Has there ever been a writer who more urgently needed a pseudonym? Ennis Willie doesn't exactly sound right for some reason(s). Still, I am intrigued. So I'm off to my library site. And then -- as a last resort -- Amazon.

September 22, 2014  
Blogger Peter Rozovsky said...

From an interview included with Sand's Game, the volume under discussion here:

"Did you write under any pen names during this period? If so, which ones and for what publishers? Inquiring collectors want to know! '

"Most writers have at least one pen name. Magazines are very averse to publishing more than one story in the same issue by the same author. I had one in reserve for that purpose. It was never used on a book. I don’t think I’m prepared to confess what it was. Maybe after the torture . . ."
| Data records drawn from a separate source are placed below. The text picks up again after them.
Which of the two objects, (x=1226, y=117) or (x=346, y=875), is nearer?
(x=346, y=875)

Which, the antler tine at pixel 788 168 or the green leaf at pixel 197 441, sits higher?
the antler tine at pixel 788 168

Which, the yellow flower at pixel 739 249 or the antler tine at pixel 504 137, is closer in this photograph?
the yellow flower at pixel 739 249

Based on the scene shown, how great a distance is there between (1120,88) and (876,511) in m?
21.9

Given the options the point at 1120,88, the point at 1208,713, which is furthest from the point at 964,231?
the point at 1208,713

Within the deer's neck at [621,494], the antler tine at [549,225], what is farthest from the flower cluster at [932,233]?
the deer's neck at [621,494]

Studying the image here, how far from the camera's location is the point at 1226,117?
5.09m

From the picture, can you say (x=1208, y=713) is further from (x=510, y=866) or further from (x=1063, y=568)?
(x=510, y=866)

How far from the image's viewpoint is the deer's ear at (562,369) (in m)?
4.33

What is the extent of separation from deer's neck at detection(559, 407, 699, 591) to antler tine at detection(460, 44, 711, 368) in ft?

A pseudonym would have eliminated all the Willie Ennises and Ennises and Willies that clogged my online searches for Ennis WIllie.

September 22, 2014  
Blogger RT said...

Perhaps my comment was provoked by my latest middle-school pun addiction. Ennis Willie? Shame on me. I am sending myself to my room without dinner. That'll larn me.

September 22, 2014  
Blogger Peter Rozovsky said...

In the first place, it's an elementary school pun. In the second, the very same word play occurred to me when i first heard the name.

September 22, 2014  
Blogger RT said...

Elementary school? I was a late bloomer. Perhaps my sheltered childhood until age 12 protected from such nonsense for a while. Then I began riding school busses and learning all sorts of wretched stuff from the older kids.

September 22, 2014  
Blogger Peter Rozovsky said...

School Bus Confidential!

September 22, 2014  
Blogger Bill Crider said...

I really wish I could be there for that panel. Sounds like a highlight of the convention to me.

September 23, 2014  
Blogger Peter Rozovsky said...

Bill, I was disappointed to see your name missing from the list. We'll have to have a good Willie chat next time we meet at a convention. I believe the panel will be a highlight. I am discovering most of these authors for the first time, and I expect my youthful enthusiasm will shine through.

Sure, some of the material in Sand's Game looks to have been written in first-draft haste, but man, WIllie obviously had terrific writing chops (or has, maybe I should say.)